Data for review START

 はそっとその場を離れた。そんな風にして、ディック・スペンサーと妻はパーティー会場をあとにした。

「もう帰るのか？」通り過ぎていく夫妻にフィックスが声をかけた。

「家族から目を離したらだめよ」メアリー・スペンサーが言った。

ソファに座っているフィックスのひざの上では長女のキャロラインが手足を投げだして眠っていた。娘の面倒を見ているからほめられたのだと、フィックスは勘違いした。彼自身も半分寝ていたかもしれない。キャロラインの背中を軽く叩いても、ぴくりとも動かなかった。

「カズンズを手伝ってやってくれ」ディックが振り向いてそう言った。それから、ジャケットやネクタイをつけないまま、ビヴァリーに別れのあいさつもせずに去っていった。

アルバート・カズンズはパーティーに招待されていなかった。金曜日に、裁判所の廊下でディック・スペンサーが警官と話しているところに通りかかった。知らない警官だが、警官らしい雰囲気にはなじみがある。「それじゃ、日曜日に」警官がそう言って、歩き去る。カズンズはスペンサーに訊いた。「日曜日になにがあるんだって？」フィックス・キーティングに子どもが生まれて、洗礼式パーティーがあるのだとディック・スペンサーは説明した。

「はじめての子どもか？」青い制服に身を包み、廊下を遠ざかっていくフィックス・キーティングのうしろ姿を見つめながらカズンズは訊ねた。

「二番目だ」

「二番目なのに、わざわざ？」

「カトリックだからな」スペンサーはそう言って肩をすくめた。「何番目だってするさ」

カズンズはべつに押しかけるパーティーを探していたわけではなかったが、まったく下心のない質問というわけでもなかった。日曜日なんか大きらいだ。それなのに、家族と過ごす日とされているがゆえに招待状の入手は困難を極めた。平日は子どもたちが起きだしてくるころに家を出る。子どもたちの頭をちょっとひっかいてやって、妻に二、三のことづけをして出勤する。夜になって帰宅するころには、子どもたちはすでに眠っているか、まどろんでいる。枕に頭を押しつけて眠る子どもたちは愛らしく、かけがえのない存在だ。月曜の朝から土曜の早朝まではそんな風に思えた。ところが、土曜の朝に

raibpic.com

Data for review END

**Aim of the exercise**
What is needed here is an exact copy of all the records above.

**Completed task**
 はそっとその場を離れた。そんな風にして、ディック・スペンサーと妻はパーティー会場をあとにした。

「もう帰るのか？」通り過ぎていく夫妻にフィックスが声をかけた。

「家族から目を離したらだめよ」メアリー・スペンサーが言った。

ソファに座っているフィックスのひざの上では長女のキャロラインが手足を投げだして眠っていた。娘の面倒を見ているからほめられたのだと、フィックスは勘違いした。彼自身も半分寝ていたかもしれない。キャロラインの背中を軽く叩いても、ぴくりとも動かなかった。

「カズンズを手伝ってやってくれ」ディックが振り向いてそう言った。それから、ジャケットやネクタイをつけないまま、ビヴァリーに別れのあいさつもせずに去っていった。

アルバート・カズンズはパーティーに招待されていなかった。金曜日に、裁判所の廊下でディック・スペンサーが警官と話しているところに通りかかった。知らない警官だが、警官らしい雰囲気にはなじみがある。「それじゃ、日曜日に」警官がそう言って、歩き去る。カズンズはスペンサーに訊いた。「日曜日になにがあるんだって？」フィックス・キーティングに子どもが生まれて、洗礼式パーティーがあるのだとディック・スペンサーは説明した。

「はじめての子どもか？」青い制服に身を包み、廊下を遠ざかっていくフィックス・キーティングのうしろ姿を見つめながらカズンズは訊ねた。

「二番目だ」

「二番目なのに、わざわざ？」

「カトリックだからな」スペンサーはそう言って肩をすくめた。「何番目だってするさ」

カズンズはべつに押しかけるパーティーを探していたわけではなかったが、まったく下心のない質問というわけでもなかった。日曜日なんか大きらいだ。それなのに、家族と過ごす日とされているがゆえに招待状の入手は困難を極めた。平日は子どもたちが起きだしてくるころに家を出る。子どもたちの頭をちょっとひっかいてやって、妻に二、三のことづけをして出勤する。夜になって帰宅するころには、子どもたちはすでに眠っているか、まどろんでいる。枕に頭を押しつけて眠る子どもたちは愛らしく、かけがえのない存在だ。月曜の朝から土曜の早朝まではそんな風に思えた。ところが、土曜の朝に

raibpic.com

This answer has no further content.